Premiums on a policy of life insurance on the alimony payer benefit the alimony payee. Payments to a third party on behalf of or for the benefit of a spouse or former spouse can qualify as alimony. Paying insurance premiums can qualify if the payer spouse is not obligated to pay under the insurance contract – because in that situation he or she is not simply paying his or her own expense. Generally, the owner of the policy is the person who is obligated to pay the premiums. So in order for premiums on the life of the insured/alimony payer’s life paid by the insured/alimony payer to be deductible as alimony, the alimony payee must be the owner of the life insurance policy. The parties’ Agreement should require the insured/alimony payer to pay the premiums on the payee’s behalf and the parties’ Agreement should state that such payments are alimony.
Another situation where life insurance can be appropriate is to replace a survivor annuity if it is unavailable or available only on undesirable terms. A traditional defined benefit pension pays a lifetime annuity to the retiree. Federal law generally requires married persons to elect what is known as a joint and survivor annuity payment option, unless the employee’s spouse agrees otherwise in writing. In divorce, the parties can agree to a joint and survivor annuity or the court can order it. Under this option, if the non-employee spouse survives the employee spouse, the pension payer continues the annuity payments at a reduced rate to the non-employee spouse for his or her life.

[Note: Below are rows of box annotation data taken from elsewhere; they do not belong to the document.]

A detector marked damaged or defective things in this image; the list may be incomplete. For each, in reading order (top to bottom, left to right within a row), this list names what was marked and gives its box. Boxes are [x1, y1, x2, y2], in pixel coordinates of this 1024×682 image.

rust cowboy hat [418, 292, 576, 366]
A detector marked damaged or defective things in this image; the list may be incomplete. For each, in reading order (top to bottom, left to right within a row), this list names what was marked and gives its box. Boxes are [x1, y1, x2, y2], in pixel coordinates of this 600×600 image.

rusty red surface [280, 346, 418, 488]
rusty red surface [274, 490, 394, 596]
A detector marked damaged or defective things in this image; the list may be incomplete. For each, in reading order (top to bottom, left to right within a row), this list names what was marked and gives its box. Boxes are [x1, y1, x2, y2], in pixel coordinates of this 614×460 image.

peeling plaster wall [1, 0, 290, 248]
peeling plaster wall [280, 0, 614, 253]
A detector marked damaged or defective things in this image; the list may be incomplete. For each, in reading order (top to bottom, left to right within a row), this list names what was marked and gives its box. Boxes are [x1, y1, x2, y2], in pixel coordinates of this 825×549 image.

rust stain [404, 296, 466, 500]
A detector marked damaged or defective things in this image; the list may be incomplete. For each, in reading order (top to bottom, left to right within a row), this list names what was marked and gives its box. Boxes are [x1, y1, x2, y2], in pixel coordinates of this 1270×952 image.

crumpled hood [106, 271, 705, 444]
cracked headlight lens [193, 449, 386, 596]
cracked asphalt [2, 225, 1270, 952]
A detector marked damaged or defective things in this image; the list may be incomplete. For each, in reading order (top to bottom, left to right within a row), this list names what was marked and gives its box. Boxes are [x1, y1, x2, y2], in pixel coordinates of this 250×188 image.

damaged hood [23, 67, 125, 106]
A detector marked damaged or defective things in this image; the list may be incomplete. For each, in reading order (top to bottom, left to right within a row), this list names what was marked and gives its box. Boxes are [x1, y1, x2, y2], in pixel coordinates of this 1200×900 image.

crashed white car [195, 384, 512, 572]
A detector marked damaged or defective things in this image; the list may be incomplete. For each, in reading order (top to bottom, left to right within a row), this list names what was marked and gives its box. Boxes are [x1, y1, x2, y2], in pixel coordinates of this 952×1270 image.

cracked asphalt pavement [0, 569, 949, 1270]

The initial payment (during the joint lives) under a single life annuity payment option is higher than the initial payment under the joint and survivor annuity option. Depending on the amount of that payment reduction, it may make financial sense to elect the single life annuity and buy life insurance on the employee’s life to protect the income stream for the non-employee in the event that he or she is the survivor. The advice of an experienced life insurance professional can be very useful in doing this analysis.